**Task description:**
Begin at the line that holds "order: Galliformes" and retype every line through the end of the material, both included. Leave out the pictures.

**Information:**
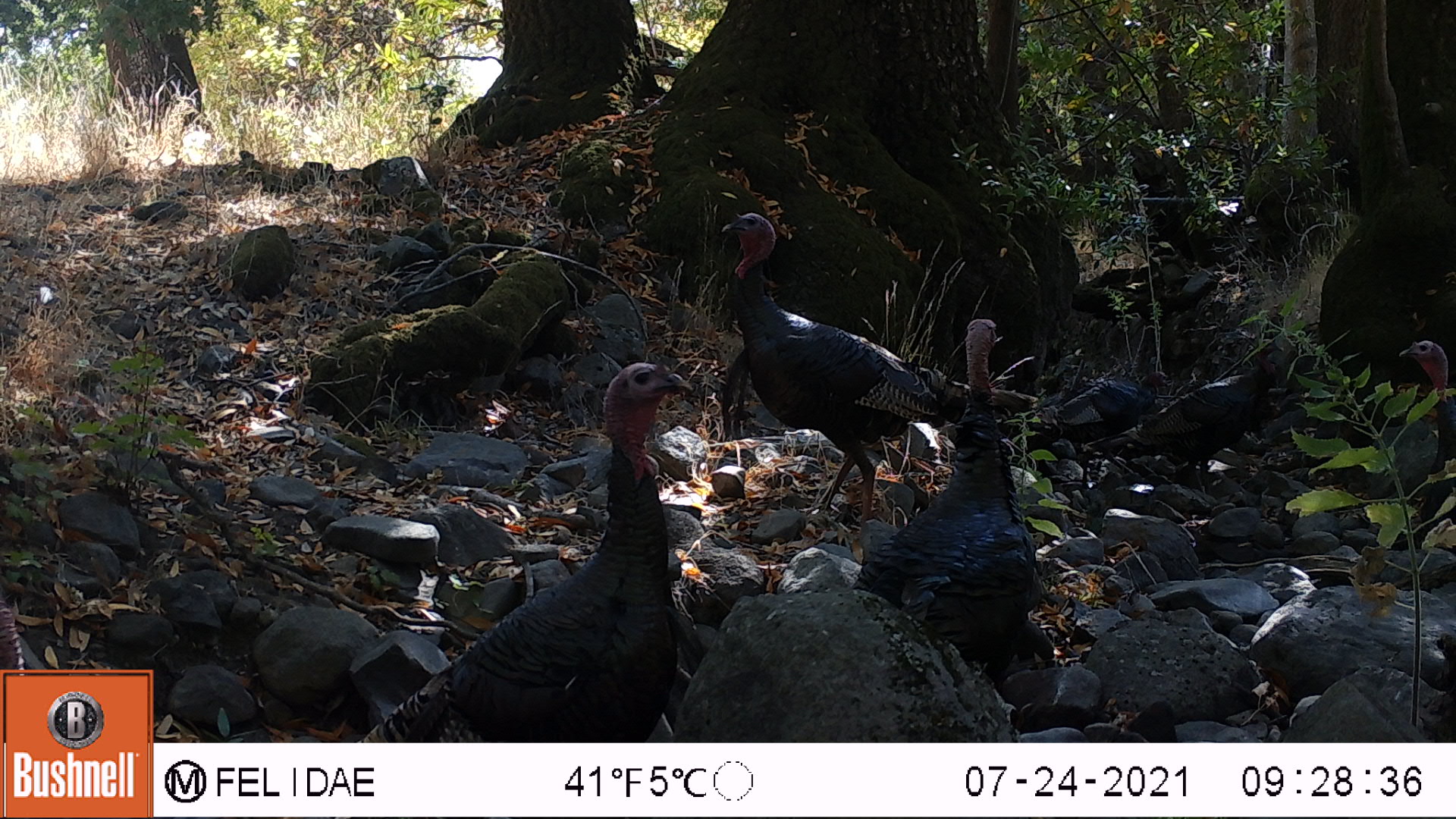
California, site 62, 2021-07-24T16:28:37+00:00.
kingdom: Animalia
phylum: Chordata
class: Aves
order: Galliformes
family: Phasianidae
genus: Meleagris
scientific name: Meleagris gallopavo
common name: turkey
Turkey (Meleagris gallopavo).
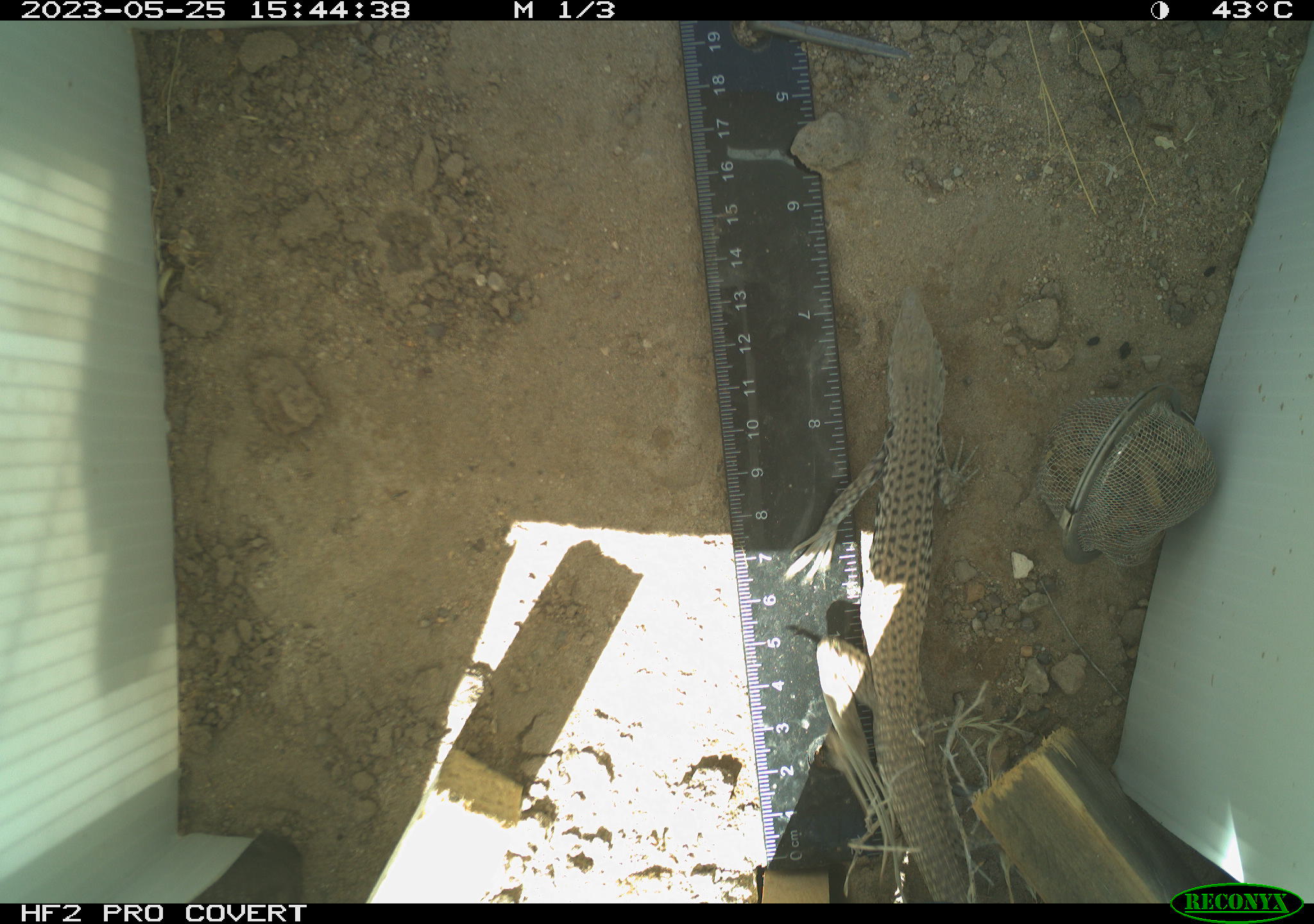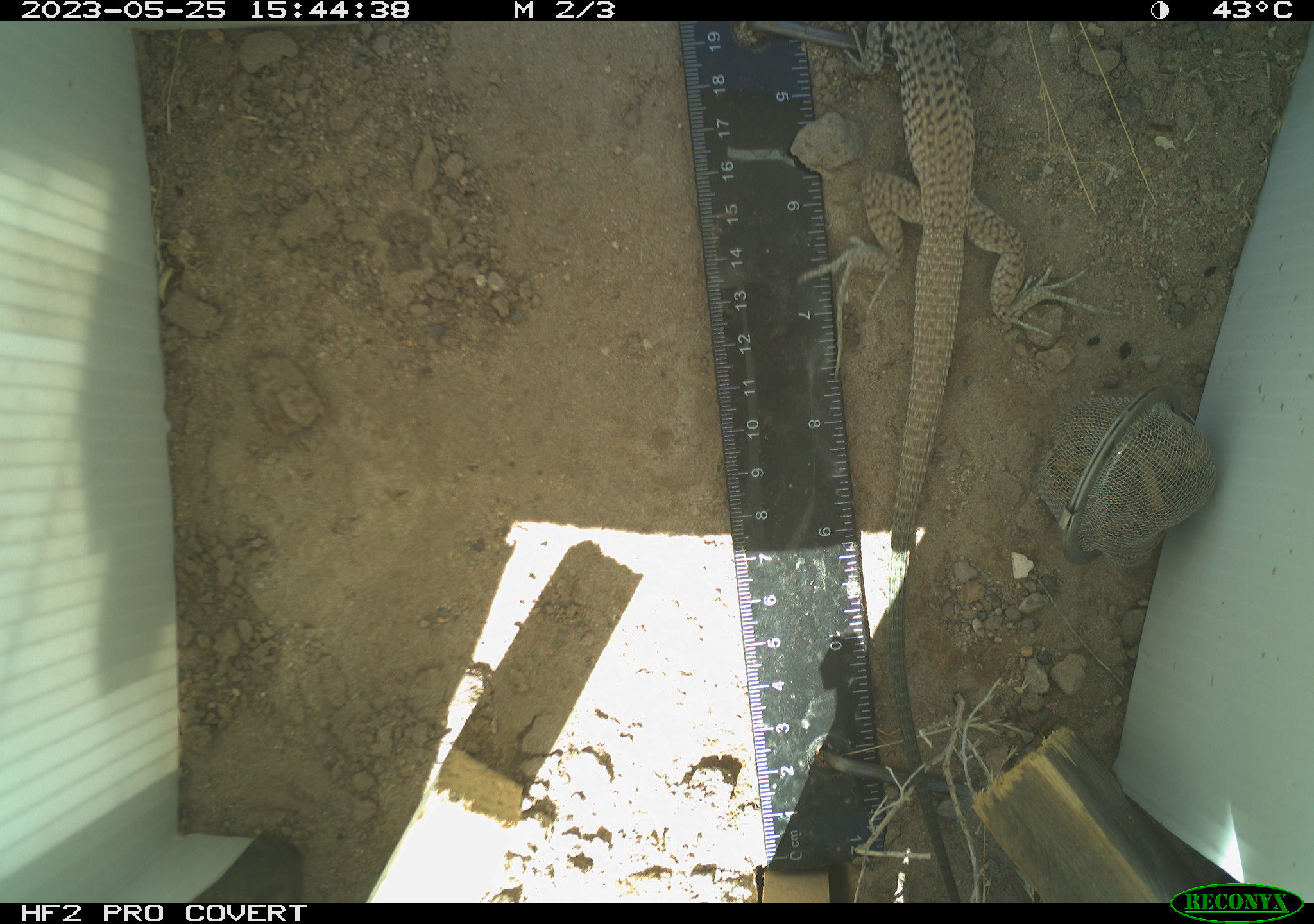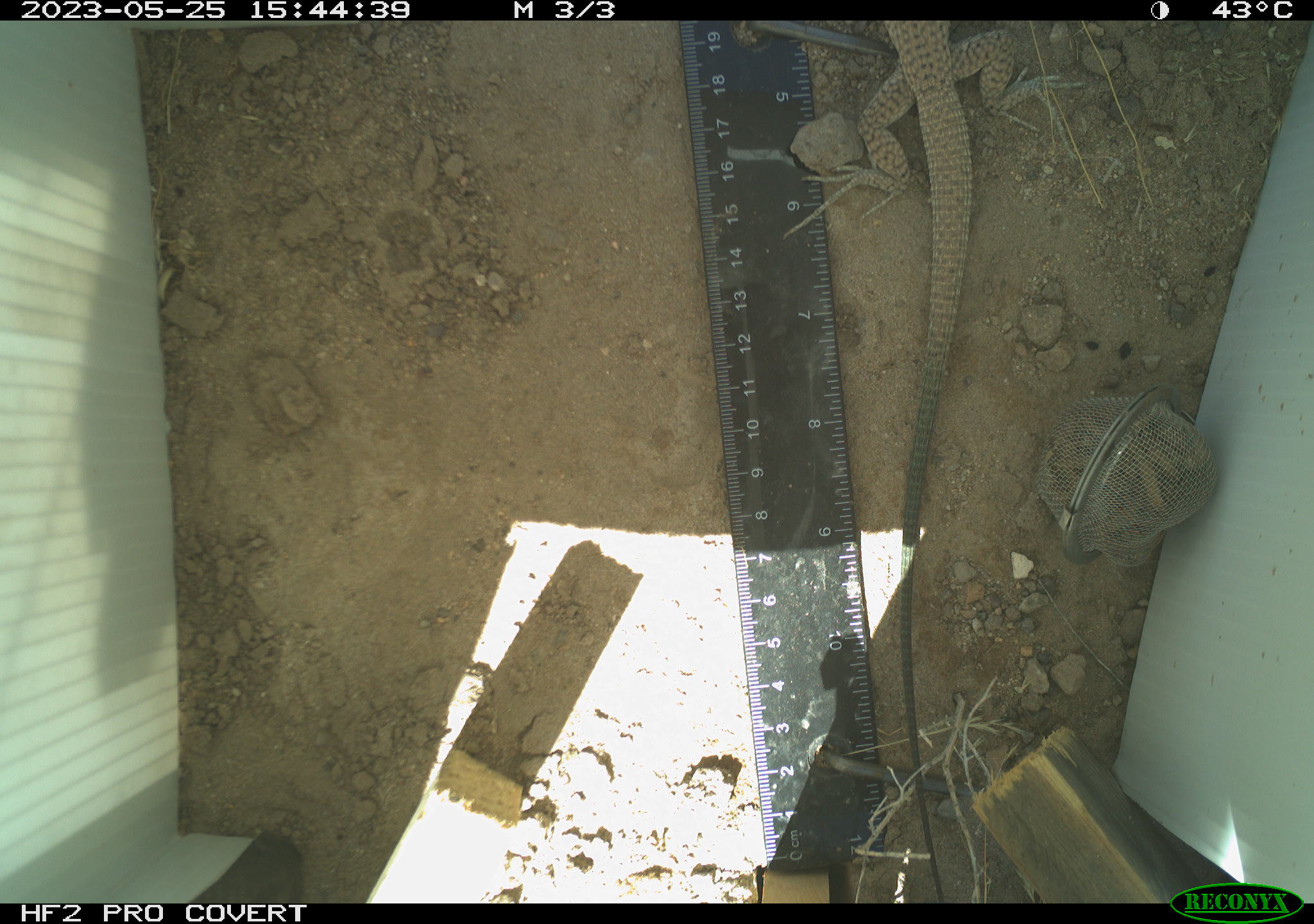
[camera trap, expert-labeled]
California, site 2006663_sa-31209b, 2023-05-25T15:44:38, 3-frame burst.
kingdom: Animalia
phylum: Chordata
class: Reptilia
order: Squamata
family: Teiidae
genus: Aspidoscelis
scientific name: Aspidoscelis tigris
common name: western whiptail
Western whiptail (Aspidoscelis tigris).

**Task answer:**
order: Galliformes
family: Phasianidae
genus: Meleagris
scientific name: Meleagris gallopavo
common name: turkey
Turkey (Meleagris gallopavo).
[camera trap, expert-labeled]
California, site 2006663_sa-31209b, 2023-05-25T15:44:38, 3-frame burst.
kingdom: Animalia
phylum: Chordata
class: Reptilia
order: Squamata
family: Teiidae
genus: Aspidoscelis
scientific name: Aspidoscelis tigris
common name: western whiptail
Western whiptail (Aspidoscelis tigris).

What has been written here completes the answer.